Call during business hours and the phone will be answered by a representative who will be able to look up your vehcile in the system using the last 7 digits of your VIN. The reps have more up-to-date information than the OC or the automated system.


----------



## gpalmer1971 (Sep 1, 2007)

Called and got a live person. T'was delivered to Port Jersey they say yesterday and a work order opened - didn't know what for. Could that be for the tools i took out of the trunk? Hope there was no damage in transit. I'll check later in the week.

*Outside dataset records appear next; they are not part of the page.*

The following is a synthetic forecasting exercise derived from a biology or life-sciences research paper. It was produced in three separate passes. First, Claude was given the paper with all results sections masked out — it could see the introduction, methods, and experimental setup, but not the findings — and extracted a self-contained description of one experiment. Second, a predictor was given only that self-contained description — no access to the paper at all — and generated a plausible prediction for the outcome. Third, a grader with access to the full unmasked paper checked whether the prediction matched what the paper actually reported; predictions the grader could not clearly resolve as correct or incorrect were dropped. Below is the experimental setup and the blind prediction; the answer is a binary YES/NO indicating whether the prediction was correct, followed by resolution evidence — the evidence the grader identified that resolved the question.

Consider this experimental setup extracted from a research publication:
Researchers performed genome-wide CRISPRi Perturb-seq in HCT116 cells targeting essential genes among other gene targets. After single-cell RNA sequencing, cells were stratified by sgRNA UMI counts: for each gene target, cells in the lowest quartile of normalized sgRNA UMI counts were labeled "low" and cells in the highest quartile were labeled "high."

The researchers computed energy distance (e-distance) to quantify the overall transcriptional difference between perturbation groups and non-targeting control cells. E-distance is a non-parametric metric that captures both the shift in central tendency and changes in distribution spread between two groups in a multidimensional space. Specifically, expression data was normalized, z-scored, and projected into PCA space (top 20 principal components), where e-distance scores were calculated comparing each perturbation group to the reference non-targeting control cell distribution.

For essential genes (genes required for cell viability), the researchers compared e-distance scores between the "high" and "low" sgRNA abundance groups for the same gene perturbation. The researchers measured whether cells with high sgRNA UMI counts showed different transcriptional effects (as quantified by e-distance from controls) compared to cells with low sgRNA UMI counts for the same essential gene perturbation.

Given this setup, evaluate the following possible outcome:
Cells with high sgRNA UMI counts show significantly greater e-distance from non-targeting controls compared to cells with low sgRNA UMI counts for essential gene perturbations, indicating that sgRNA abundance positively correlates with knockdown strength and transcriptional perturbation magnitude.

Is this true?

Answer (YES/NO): YES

I guess that means it's at the VPC? So OC [IS] behind!


----------



## raleedy (Sep 22, 2007)

Well, apparently this time the OC was more up to date than everyone else. My CA and ED department today said the car was "at the port"; the OC said "at the VDC". Then later today I got a delivery date. But the good news ends there. The delivery date (at the Performance Center) is January 25.


----------



## cipher5 (Aug 20, 2007)

I got word from the ED office the car left on a truck, looks like I might have it this week after all!


----------



## raleedy (Sep 22, 2007)

Depends, I guess, on whose truck it was!


----------



## sollem1 (Dec 11, 2007)

My 335i reached Charleston, SC on 12/16, and as of yesterday, 12/18 my car was released to carrier. My CA mentioned that it should be received at the dealership today or tomorrow!! Now that's a quick turnaround!


----------